TRY IT –
Which lines of the entries below include "diesem"? List them all.

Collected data
▬▬▬▬▬▬▬▬▬▬
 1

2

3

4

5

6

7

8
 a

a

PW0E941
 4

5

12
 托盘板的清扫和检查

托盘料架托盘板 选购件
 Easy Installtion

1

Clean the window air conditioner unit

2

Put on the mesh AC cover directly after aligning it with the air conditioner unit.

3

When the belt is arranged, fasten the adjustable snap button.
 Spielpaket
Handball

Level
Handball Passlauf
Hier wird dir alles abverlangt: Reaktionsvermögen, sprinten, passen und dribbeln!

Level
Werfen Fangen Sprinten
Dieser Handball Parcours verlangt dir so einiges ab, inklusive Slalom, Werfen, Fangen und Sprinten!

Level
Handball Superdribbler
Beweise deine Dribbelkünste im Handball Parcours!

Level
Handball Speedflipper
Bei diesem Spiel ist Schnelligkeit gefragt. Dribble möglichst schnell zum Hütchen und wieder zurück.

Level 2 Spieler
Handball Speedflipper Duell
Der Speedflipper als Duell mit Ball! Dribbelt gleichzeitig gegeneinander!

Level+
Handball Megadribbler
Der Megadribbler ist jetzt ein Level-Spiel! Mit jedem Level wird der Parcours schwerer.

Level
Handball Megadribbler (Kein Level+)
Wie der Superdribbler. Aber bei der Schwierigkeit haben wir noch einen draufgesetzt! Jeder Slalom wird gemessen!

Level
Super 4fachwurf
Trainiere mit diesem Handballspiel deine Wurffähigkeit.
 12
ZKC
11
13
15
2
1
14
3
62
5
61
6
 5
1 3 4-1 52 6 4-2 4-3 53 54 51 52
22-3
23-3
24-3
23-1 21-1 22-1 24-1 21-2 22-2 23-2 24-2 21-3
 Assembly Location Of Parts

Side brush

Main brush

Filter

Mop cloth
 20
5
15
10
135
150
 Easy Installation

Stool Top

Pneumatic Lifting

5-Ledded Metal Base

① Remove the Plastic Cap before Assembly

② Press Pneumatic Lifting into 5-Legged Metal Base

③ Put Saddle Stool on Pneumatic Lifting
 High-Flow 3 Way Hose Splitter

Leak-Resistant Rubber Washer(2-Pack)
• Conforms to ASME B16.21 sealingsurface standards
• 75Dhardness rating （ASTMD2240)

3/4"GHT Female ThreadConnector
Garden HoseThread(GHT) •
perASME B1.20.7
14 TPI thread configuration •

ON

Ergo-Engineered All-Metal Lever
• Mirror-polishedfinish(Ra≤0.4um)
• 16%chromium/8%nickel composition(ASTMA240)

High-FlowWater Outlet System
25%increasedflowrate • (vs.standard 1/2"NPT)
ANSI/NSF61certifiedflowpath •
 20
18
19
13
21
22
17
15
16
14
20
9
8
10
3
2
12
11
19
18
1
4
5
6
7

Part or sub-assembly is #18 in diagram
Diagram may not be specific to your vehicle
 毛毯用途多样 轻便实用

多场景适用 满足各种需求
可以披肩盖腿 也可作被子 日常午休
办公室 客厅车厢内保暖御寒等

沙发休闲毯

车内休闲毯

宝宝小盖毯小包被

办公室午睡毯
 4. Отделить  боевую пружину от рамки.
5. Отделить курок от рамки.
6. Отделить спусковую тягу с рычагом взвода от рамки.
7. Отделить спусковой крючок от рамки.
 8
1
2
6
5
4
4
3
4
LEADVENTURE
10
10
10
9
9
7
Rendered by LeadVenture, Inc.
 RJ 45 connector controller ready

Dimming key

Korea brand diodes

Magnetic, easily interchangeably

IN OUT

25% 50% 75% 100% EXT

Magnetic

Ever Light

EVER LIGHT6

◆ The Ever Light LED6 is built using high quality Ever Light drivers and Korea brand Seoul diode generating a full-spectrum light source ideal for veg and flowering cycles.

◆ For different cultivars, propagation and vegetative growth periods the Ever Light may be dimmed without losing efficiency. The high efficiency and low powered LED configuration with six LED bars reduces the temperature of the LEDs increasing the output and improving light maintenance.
▬▬▬▬▬▬▬▬▬▬
WRITTEN REPLY –
Bei diesem Spiel ist Schnelligkeit gefragt. Dribble möglichst schnell zum Hütchen und wieder zurück.
Trainiere mit diesem Handballspiel deine Wurffähigkeit.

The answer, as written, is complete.